» Saved data entries
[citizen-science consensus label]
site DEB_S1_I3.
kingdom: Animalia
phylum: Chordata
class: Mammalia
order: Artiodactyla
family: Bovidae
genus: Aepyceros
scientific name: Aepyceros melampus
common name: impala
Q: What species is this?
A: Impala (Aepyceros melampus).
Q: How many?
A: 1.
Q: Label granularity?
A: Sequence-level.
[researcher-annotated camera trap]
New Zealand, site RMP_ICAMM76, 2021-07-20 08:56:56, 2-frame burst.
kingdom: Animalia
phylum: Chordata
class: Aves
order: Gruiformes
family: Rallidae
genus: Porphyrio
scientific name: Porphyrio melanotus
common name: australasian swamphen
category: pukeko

» What this task involves
Send back exactly the lines from the line with "family: Rallidae" through the end of the records.

» Finished exercise
family: Rallidae
genus: Porphyrio
scientific name: Porphyrio melanotus
common name: australasian swamphen
category: pukeko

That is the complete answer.